### What you need to do
[A] In the article about Diwali at Cedar Lane, why does Tswaedi say that spaces like this one are places a person wants to be? Answer in one to three sentences.
[B] Proceed with the article about Diwali at Cedar Lane, writing on from the point where its last paragraph ends.

The Narasimhans family brought their baby for his first year of Diwali celebrations on Sunday, Nov. 3, 2024, at Cedar Lane Unitarian Universalist Church in Bethesda, Maryland. RNS photo by Richa Karmarkar

Bringing their 2-month-old son to his first Diwali celebration, the couple feels strongly that this congregation, where they have been “educated on what is out there,” is where their family belongs and where their son will eventually be able to “figure out what he wants to keep and what he wants to give up.”

“The culture where I grew up is very communal, and I find the U.S. is more individualistic, just generally,” said Tswaedi. “So I think spaces where you feel community — not necessarily that look like the community I grew up in, but where you can feel the togetherness — are places that you want to be in. And I think that’s what this space and events like this create. It’s that level of togetherness that transcends, like, one belief or another.”

Diwali is not new to Cedar Lane. Students at Lakshmi Swaminathan’s Natanjali School of Dance have been dancing Bharatanatyam, a traditional Indian form, at Cedar Lane’s celebrations for almost a decade. In 2010, they performed at the Washington National Cathedral, dancing to music of Hindu gods and goddesses in front of Jesus on the cross. For their teacher, the performance yielded a profound realization. “God is one. When you’re connecting with God, where you are doesn’t matter,” she said. “Whether you’re in a church or in the basement of your home, God is within you.”

It was the first Diwali for Beth Brofman, a member of the UU fellowship for the past month. A long-time member of a Dutch Reformed Church in New York, Brofman sought a more diverse and socially active spiritual community on moving to Bethesda, happily trading “How Great Thou Art” for “Get Up, Stand Up” by Bob Marley, she said, the latter of which played after Sunday’s sermon.

### Data supplied
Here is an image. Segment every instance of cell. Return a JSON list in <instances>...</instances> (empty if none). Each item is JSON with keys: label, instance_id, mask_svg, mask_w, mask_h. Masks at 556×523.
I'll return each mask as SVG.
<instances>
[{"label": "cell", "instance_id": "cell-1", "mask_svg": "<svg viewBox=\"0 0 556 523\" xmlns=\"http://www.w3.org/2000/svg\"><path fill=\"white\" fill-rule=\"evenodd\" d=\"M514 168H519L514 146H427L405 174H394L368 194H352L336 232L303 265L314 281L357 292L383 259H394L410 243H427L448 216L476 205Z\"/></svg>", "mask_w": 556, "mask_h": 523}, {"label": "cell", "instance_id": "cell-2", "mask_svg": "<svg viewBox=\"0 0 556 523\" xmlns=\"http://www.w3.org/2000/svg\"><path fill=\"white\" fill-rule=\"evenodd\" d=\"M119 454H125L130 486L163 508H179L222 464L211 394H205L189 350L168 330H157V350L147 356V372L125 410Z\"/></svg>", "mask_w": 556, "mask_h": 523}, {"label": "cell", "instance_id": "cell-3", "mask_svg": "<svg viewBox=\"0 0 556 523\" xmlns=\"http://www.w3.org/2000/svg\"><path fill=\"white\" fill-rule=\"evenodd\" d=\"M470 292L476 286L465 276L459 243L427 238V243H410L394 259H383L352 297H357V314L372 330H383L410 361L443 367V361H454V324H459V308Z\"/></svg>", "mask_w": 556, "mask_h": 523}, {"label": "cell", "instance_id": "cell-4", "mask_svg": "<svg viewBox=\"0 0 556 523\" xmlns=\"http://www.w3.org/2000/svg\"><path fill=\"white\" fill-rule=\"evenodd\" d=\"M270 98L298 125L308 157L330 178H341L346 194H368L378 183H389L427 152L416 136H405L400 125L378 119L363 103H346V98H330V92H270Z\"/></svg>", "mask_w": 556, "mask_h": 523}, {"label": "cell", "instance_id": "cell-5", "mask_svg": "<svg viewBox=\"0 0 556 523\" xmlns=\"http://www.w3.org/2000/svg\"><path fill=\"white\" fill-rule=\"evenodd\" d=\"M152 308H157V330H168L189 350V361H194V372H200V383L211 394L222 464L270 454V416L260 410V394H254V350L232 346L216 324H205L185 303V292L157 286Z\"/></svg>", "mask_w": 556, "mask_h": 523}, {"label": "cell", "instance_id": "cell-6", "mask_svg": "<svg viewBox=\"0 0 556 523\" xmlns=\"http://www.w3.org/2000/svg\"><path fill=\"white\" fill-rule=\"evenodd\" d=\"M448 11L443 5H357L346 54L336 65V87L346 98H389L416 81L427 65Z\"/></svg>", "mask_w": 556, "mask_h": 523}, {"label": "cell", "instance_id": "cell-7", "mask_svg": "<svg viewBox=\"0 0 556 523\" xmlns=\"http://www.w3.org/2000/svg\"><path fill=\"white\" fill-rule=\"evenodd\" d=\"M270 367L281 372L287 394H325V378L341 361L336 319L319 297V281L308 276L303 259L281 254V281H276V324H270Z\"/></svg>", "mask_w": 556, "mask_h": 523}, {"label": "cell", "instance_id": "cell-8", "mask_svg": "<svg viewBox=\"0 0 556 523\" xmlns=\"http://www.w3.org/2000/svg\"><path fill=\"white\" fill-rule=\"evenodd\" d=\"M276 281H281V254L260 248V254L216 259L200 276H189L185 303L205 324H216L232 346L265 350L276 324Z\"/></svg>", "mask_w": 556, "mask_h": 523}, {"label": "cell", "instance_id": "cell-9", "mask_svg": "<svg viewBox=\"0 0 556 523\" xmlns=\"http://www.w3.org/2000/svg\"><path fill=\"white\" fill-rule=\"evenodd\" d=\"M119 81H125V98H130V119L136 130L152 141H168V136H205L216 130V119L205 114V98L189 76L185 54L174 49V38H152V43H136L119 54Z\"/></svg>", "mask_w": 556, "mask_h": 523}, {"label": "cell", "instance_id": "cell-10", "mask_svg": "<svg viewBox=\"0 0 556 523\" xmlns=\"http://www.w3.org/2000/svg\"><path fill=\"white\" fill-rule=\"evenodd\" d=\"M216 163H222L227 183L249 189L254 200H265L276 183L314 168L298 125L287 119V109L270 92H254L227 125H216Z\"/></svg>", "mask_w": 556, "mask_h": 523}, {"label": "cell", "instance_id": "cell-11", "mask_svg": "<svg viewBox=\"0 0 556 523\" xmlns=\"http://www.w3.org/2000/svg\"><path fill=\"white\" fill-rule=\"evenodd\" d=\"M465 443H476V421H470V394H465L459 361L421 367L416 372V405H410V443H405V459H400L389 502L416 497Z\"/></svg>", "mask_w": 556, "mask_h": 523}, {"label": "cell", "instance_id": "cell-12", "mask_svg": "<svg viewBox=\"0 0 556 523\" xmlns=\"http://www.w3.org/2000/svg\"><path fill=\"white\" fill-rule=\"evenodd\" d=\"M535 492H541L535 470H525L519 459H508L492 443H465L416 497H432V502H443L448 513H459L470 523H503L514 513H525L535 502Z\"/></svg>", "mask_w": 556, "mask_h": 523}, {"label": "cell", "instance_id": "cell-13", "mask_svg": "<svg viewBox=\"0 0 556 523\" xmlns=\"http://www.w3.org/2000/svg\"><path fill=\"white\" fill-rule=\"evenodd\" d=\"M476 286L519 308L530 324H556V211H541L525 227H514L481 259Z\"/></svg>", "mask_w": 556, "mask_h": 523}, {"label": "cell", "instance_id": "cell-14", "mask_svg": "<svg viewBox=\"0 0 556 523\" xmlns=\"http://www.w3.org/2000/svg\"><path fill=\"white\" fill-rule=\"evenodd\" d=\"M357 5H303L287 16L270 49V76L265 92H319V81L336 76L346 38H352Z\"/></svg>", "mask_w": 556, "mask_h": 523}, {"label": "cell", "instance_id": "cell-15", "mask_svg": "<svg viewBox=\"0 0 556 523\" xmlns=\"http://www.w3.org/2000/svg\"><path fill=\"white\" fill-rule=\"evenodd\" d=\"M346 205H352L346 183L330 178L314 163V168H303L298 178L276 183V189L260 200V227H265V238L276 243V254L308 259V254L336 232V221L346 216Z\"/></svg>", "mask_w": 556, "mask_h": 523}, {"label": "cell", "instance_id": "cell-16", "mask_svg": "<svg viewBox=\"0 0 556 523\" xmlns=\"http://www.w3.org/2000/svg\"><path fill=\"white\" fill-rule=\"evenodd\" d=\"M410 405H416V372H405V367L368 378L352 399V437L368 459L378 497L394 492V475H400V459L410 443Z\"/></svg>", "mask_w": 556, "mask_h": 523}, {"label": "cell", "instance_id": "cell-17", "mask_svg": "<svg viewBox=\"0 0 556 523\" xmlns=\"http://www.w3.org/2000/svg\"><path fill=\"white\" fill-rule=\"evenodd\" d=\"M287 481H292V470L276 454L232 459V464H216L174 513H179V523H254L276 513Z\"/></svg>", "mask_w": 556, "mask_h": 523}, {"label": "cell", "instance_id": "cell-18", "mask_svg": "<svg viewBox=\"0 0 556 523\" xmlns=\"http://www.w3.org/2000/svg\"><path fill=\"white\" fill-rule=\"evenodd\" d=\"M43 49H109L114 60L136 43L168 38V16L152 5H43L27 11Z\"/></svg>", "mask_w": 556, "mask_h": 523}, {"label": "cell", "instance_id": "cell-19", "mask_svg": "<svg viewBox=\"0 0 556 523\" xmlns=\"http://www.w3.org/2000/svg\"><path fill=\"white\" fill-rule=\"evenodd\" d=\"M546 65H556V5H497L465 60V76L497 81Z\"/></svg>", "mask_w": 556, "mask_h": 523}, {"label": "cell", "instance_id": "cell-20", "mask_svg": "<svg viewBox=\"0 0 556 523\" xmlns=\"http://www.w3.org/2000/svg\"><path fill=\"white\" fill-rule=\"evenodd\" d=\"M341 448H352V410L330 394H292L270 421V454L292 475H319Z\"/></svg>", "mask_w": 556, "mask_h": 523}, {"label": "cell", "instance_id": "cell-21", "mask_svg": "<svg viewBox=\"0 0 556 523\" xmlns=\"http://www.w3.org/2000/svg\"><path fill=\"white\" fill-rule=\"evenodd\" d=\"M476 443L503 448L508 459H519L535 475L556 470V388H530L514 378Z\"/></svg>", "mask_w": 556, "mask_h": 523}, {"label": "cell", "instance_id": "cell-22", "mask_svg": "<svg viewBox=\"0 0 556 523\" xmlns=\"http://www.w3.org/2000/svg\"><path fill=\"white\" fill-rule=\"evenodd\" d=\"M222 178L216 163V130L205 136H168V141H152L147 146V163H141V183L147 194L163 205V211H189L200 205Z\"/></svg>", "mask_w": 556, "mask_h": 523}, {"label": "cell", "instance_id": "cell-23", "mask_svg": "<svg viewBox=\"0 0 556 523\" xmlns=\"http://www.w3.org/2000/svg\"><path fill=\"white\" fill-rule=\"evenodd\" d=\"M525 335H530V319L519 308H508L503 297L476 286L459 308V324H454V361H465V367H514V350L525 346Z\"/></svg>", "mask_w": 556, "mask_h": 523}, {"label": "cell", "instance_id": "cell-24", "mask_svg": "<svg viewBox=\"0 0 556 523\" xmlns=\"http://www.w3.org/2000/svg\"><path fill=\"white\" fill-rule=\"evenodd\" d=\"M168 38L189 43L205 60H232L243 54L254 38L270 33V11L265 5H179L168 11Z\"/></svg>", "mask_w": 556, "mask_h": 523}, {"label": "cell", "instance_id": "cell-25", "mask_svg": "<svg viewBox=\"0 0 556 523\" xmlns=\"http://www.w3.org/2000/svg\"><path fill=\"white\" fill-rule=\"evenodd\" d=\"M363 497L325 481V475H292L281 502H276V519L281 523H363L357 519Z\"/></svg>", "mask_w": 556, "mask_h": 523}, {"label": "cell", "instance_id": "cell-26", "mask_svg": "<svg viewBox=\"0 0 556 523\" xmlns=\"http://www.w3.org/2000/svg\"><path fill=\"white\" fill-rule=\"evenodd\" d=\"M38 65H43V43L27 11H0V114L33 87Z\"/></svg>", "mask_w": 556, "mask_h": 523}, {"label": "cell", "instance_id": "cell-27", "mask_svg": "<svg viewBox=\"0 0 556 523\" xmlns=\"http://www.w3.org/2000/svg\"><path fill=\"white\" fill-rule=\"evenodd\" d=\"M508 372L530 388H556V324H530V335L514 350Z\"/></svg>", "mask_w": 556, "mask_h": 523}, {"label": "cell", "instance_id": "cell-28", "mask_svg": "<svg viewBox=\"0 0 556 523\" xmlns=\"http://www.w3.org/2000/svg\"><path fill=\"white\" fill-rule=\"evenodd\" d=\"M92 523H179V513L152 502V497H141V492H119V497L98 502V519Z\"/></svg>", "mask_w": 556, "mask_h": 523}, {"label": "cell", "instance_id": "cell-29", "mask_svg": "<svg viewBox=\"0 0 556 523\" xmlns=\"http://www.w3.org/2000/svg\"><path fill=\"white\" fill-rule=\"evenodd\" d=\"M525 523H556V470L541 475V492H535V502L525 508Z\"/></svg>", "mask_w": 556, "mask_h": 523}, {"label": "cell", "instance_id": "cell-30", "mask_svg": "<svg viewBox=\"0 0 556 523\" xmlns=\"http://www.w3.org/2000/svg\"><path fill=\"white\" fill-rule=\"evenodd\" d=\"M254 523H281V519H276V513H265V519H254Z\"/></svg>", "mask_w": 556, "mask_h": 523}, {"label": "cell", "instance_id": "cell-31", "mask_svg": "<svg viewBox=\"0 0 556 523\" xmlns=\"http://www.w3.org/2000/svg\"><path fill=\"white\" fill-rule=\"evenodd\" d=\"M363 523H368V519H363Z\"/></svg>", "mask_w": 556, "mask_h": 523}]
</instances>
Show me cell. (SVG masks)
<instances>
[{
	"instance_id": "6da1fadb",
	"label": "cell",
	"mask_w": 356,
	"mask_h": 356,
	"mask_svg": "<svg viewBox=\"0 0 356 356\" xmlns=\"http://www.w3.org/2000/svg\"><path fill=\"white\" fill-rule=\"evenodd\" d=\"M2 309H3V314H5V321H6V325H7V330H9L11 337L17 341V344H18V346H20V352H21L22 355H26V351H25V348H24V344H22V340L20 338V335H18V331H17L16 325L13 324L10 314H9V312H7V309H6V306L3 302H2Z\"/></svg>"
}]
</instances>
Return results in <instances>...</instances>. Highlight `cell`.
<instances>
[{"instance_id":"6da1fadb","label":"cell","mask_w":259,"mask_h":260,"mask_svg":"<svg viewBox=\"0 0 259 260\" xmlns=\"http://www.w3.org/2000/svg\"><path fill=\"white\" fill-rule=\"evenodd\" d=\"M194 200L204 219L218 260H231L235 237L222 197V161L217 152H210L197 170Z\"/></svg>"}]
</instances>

### Exercise results
[A] Tswaedi grew up in a very communal culture and finds the U.S. more individualistic in general. So spaces where you can feel togetherness, even if they don't look like the community you grew up in, are where you want to be. This space and events like it create a togetherness that transcends any one belief.

[B]
Congregants huddled outside to paint rangoli, or colorful mandala patterns, with chalk after the Diwali service on Sunday, Nov. 3, 2024, at Cedar Lane Unitarian Universalist Church in Bethesda, Maryland. RNS photo by Richa Karmarkar

After researching the correct greeting for Diwali, and the most auspicious colors to don, Brofman said her first Diwali came at the perfect time.

“I’m actually needing to distract myself and to be around other people who will reflect my values,” said Brofman, a retired social services worker whose level of anxiety has reached that of the 2016 elections, when she was a canvasser. “Regardless of what happens on Tuesday, we will have that community of like-minded individuals who will continue to advocate for the things I consider important. You know you’re not alone, and the people we know are way more important.”

Janamanchi agreed and said Sunday’s celebration was well timed. “The ‘Narakas’ of the world are pretty active,” he said, citing the evil figure battled by Lord Krishna and his queen, Satyabhama, in Hindu lore. “Like Krishna and Satyabhama, we can recognize that we’re not in this alone, that together, we can overcome, overcome evil, overcome oppression and overcome injustice.”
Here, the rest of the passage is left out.